Due to the pandemic, most of the tour events during the 2020–21 season were cancelled. Team Rocque played only one competitive game together during the entire season at the Okotoks Ladies Classic in November. After the first draw, the event was cancelled due to a province-wide shutdown in Alberta. Due to the COVID-19 pandemic in Alberta, the 2021 provincial championship was also cancelled. As the reigning provincials champions, Team Laura Walker were chosen to represent Alberta at the 2021 Scotties Tournament of Hearts. However, due to many provinces cancelling their provincial championships as a result of the COVID-19 pandemic in Canada, Curling Canada added three Wild Card teams to the national championship, which were based on the CTRS standings from the 2019–20 season. Team Rocque was one of the top three non-qualified teams, but they did not retain at least three of their four players from the previous season, meaning they could not qualify for the national championship. Walker's regular lead Nadine Scotland, who was three-months pregnant, opted not to play in the tournament, which was being held in a "bubble" due to the pandemic, so Ferguson and her teammate Rachelle Brown were invited to join the Walker rink at alternate and lead respectively. At the Scotties, the team finished with a 9–3 round robin record, tied for third with Manitoba, skipped by Jennifer Jones. Alberta beat Manitoba in the tiebreaker, but lost in the semifinal against the defending champion Team Canada rink, skipped by Kerri Einarson, settling for the bronze medal.

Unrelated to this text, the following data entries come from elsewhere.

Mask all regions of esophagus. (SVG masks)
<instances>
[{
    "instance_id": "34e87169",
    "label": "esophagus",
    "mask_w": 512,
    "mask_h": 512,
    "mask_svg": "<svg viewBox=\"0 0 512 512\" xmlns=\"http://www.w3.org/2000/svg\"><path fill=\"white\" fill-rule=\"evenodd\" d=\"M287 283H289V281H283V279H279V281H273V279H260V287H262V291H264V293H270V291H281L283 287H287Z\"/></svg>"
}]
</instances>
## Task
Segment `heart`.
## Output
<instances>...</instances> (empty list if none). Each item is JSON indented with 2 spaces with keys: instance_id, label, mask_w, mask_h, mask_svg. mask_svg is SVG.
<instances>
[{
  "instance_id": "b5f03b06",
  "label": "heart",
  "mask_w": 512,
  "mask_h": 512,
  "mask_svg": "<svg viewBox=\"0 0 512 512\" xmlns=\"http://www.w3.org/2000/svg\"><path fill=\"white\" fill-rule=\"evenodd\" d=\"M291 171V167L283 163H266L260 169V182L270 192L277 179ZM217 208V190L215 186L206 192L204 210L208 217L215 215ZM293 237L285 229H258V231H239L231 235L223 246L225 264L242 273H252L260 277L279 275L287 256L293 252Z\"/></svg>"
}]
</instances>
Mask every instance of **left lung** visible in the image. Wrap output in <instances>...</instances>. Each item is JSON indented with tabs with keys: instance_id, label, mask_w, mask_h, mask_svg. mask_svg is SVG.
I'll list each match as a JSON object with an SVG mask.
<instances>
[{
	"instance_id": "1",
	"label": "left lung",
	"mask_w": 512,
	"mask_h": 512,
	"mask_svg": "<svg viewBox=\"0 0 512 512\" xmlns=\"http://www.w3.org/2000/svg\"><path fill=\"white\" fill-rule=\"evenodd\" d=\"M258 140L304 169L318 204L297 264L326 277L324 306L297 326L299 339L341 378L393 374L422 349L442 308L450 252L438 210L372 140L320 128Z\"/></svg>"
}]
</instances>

In their first event of the 2021–22 season, Team Rocque reached the quarterfinals of the 2021 Alberta Curling Series: Saville Shoot-Out. Due to the pandemic, the qualification process for the 2021 Canadian Olympic Curling Trials had to be modified to qualify enough teams for the championship. In these modifications, Curling Canada created the 2021 Canadian Curling Trials Direct-Entry Event, an event where five teams would compete to try to earn one of three spots into the 2021 Canadian Olympic Curling Trials. Team Rocque qualified for the Trials Direct-Entry Event due to their CTRS ranking from the 2019–20 season. At the event, the team went 3–1 through the round robin, enough to secure their spot at the Olympic Trials. Next, Team Rocque played in both the 2021 Masters and the 2021 National Grand Slam events. After failing to reach the playoffs at the Masters, the team made it all the way to the semifinals of the National where they were defeated by Tracy Fleury. A few weeks later, they competed in the Olympic Trials, held November 20 to 28 in Saskatoon, Saskatchewan. At the event, the team began by losing five of their first six games. They then won their final two games, which included a victory over Kerri Einarson, to finish in seventh place with a 3–5 record. Team Rocque then competed in the 2022 Alberta Scotties Tournament of Hearts, where they posted a 6–1 record through the round robin. This created a three-way tie between Rocque, Laura Walker and the Casey Scheidegger rink, however, as Walker had to best draw shot challenge between the three rinks, they advanced directly to the final. In the semifinal, Team Rocque fell 10–7 to Team Scheidegger, eliminating them from contention. On March 21, 2022, the team announced that they would be staying together despite the Olympic quadrennial coming to an end.

Team Rocque began the 2022–23 season at the 2022 Saville Shoot-Out where they missed the playoffs with a 3–2 record. The team next played in the 2022 PointsBet Invitational. They defeated Christina Black in the first round before losing to Kerri Einarson in the quarterfinals. Team Rocque were invited to compete in the 2022 Tour Challenge Tier 2 event where they qualified for the playoffs with a 3–1 record. They then lost to Clancy Grandy 7–4 in the quarterfinals. After winning the last chance qualifier in Rimbey, the team qualified for the 2023 Alberta Scotties Tournament of Hearts. There, Team Rocque had mixed results, ultimately missing the playoffs with a 4–3 record. The team announced on February 6, 2023, that they would be parting ways.

==Personal life==
Ferguson works as a Curling Development Coach for the Saville Community Sports Centre. She is in a relationship with Justin Miousse.